Colonial Quills: Lemon Tart: (Contributed by Susan Craft)
Take six large lemons, rub them well in salt, put them into salt and water and let them rest 2 days, change them daily in fresh water, 14 days, then cut slices and mince as fine as you can and boil them 2 or 3 hours till tender, then take 6 pippins (apples) pare, quarter and core them, boil in 1 pint fair water till the pippins break, then put the half of the pippins, with all the liquor to the lemon, and add one pound sugar, boil all together one quarter of an hour, put into gallipot (small earthen pot) and squeeze thereto a fresh orange, one spoon of which, with a spoon of the pulp of the pippin, laid into a thin royal paste, laid into small shallow pans or saucers, brushed with melted butter, and some superfine sugar sifted thereon, with a gently baking, will be very good.
N.B. pastry pans, or saucers, must be buttered lightly before the paste is laid on.

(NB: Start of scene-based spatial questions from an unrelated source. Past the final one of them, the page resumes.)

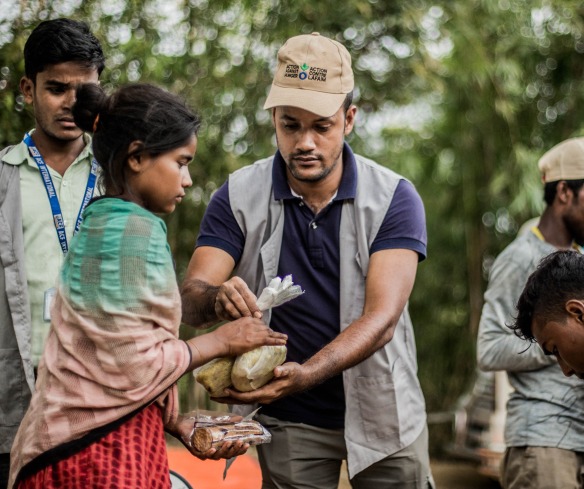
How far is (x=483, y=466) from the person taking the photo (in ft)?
20.6

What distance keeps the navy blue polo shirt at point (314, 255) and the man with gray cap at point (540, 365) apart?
634mm

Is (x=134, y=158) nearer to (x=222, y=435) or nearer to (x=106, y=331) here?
(x=106, y=331)

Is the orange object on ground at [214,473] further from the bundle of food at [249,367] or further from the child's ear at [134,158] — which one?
the child's ear at [134,158]

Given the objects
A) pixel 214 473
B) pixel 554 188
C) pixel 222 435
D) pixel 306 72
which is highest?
pixel 306 72

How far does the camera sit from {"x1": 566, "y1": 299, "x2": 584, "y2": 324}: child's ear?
2.88m

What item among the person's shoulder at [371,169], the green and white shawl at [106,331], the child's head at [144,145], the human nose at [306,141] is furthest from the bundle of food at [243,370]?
the person's shoulder at [371,169]

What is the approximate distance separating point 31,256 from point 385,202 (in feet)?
4.02

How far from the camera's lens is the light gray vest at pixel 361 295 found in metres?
3.27

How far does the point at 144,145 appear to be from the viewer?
2.38m

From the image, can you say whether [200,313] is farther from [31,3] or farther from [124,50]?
[124,50]

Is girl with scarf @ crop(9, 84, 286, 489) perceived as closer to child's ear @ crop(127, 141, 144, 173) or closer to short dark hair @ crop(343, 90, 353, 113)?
child's ear @ crop(127, 141, 144, 173)

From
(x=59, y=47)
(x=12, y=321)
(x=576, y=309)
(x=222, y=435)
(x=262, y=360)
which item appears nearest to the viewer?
(x=222, y=435)

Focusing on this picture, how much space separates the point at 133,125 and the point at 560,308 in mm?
1455

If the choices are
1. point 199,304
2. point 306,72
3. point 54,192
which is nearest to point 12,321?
point 54,192
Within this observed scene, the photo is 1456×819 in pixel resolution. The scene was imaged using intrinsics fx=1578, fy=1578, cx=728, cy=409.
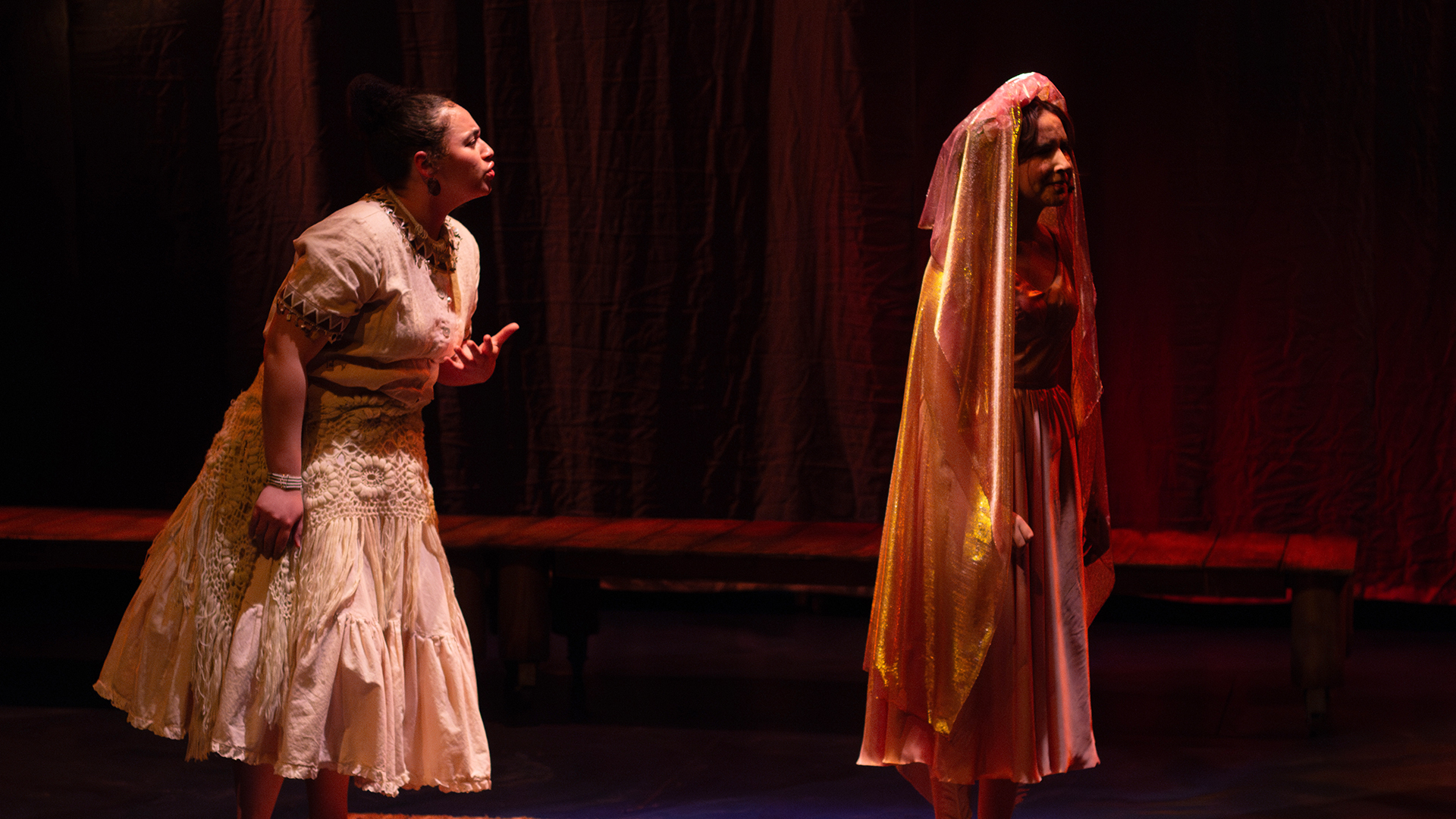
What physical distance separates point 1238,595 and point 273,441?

If glass or China be used, have only a top crust you can garnish with cut paste, like a lemon pudding or serve on a paste.
This recipe is taken from First American Cookbook – A Facsimile of American Cookery, 1796 by Amelia Simmons.
Susan Craft is the author of The Chamomile, a historic, romantic suspense, a SIBA “Okra Pick”
Published by: Ingalls Publishing Group
Date: November 2011
Susan Craft is also the author of three books: A Perfect Tempest, The Chamomile, as well as Laurel, the sequel to the Chamomile, which will be published November 2012 books. Her website is http://www.susanfcraft.com
I won a copy of The Chamomile on Colonial Quills. Thanks!
My goodness! Two weeks to make dessert.